At the same time, the method proposed in this paper still has some limitations in some aspects. First, the initial fuzzy decision matrix may be difficult to obtain, and in the actual application process, the acquisition of fuzzy evaluation data on alternatives is a difficult point. Second, the attribute weight determination method proposed in this paper needs to defuzz PFNs before calculation, which is still calculated according to the correlation coefficient and standard deviation of the accuracy number, and some fuzzy information may be lost during the defuzzing process.
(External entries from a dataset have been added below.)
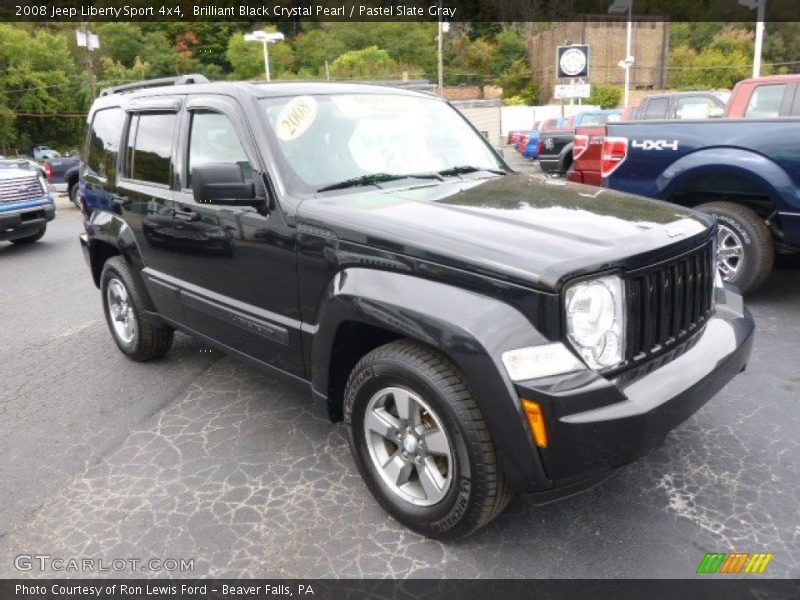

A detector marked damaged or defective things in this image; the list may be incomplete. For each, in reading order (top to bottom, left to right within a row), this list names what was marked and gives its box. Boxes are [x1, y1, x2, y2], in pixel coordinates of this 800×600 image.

cracked asphalt [0, 180, 796, 580]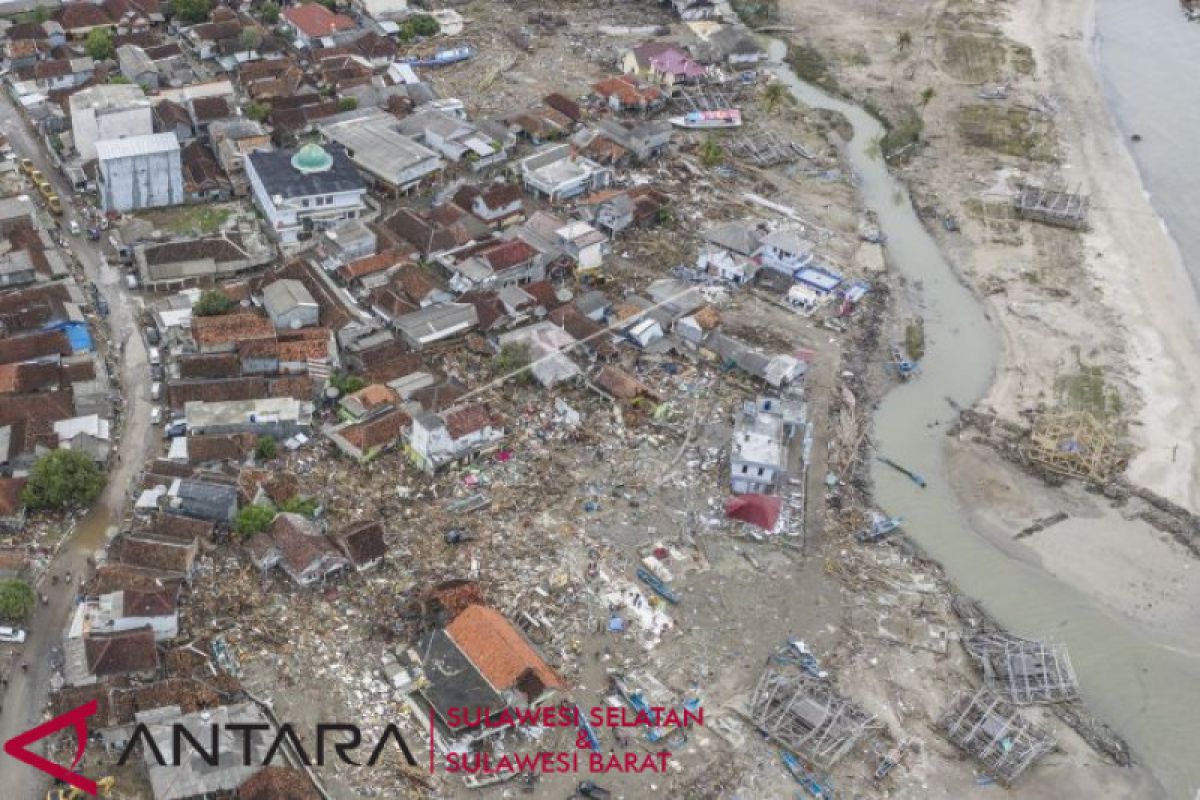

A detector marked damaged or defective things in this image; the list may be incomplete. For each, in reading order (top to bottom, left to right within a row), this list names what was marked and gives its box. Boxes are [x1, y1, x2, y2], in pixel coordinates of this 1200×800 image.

broken timber [1012, 188, 1089, 232]
broken timber [744, 666, 878, 772]
broken timber [931, 686, 1056, 786]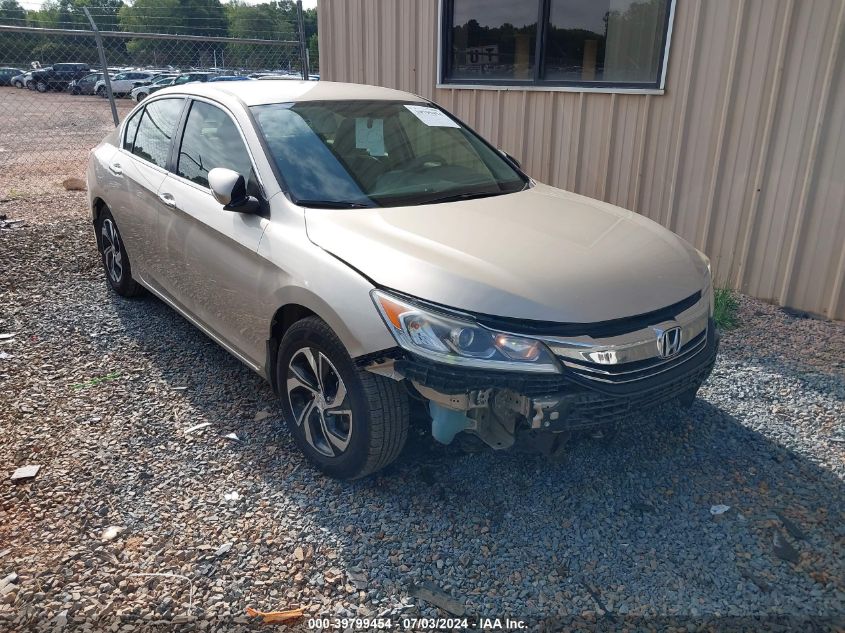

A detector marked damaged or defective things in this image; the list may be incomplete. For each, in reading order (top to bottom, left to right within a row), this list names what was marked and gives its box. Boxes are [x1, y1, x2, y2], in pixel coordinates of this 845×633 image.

exposed headlight [370, 290, 560, 372]
damaged front end of car [362, 286, 720, 454]
front bumper damage [362, 320, 720, 450]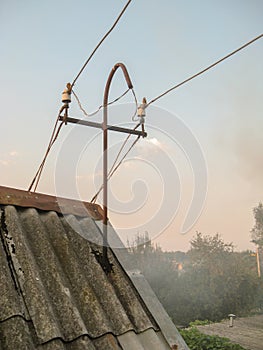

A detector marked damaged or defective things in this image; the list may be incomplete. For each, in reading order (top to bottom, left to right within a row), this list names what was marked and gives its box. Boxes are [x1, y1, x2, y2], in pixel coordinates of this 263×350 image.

rusty metal ridge cap [0, 185, 103, 220]
rust stain on metal [0, 187, 103, 220]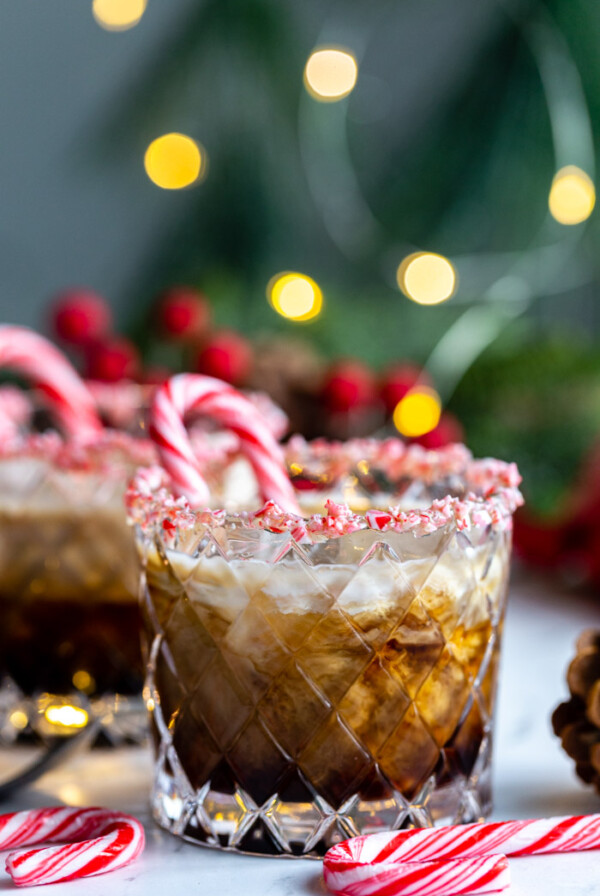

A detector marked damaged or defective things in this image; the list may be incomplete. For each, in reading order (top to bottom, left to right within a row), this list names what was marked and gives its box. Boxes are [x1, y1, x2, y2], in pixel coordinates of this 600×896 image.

crushed peppermint rim [0, 428, 157, 472]
crushed peppermint rim [127, 440, 524, 544]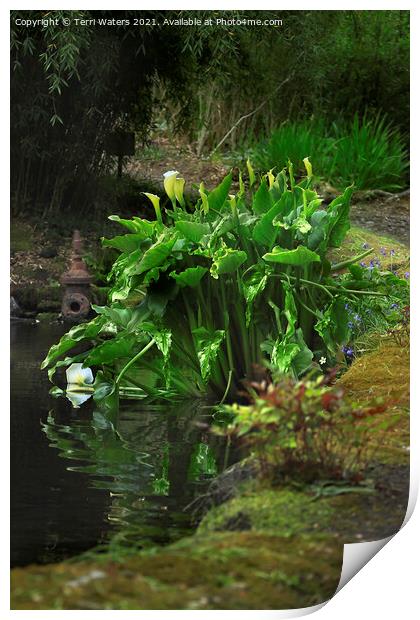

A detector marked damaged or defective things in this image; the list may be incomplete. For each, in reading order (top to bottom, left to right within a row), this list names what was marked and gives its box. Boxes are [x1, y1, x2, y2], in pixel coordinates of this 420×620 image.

rusty metal ornament [60, 230, 92, 322]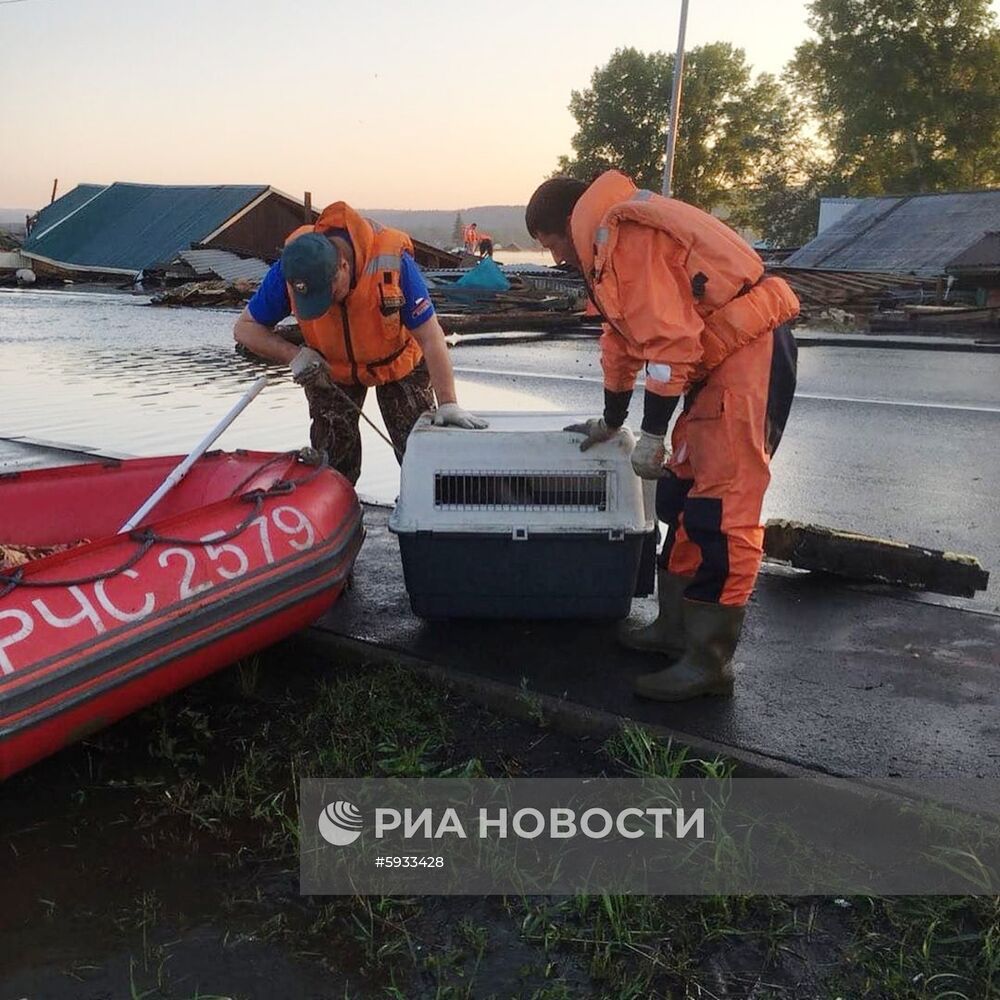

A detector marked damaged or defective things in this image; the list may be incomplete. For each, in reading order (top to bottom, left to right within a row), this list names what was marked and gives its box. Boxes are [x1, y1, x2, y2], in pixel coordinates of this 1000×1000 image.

broken plank [760, 520, 988, 596]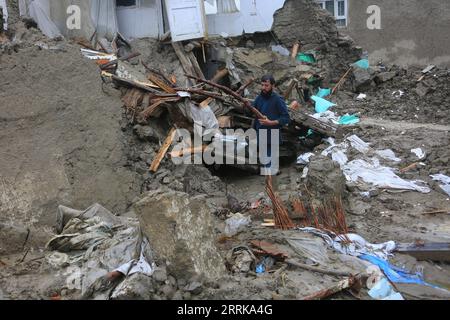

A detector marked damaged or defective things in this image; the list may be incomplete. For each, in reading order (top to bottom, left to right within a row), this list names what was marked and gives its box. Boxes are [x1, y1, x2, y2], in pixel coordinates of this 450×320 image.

damaged concrete wall [344, 0, 450, 67]
broken wooden beam [150, 128, 177, 174]
broken wooden beam [396, 242, 450, 262]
In future research, with the improvement of PFNs operation rules, the weight value of attributes can be determined directly by calculating the correlation coefficient and standard deviation between PFNs. At the same time, the CCSD method determines that the weight value is calculated according to the data itself, and the subjective factors of the experts can be further considered, and the subjective factors of the experts and the objective factors can be considered to be combined, so as to obtain more reasonable attribute values. There are also interval PF, linguistic term PFS, hesitant PFS, etc. that deserve further study in the future.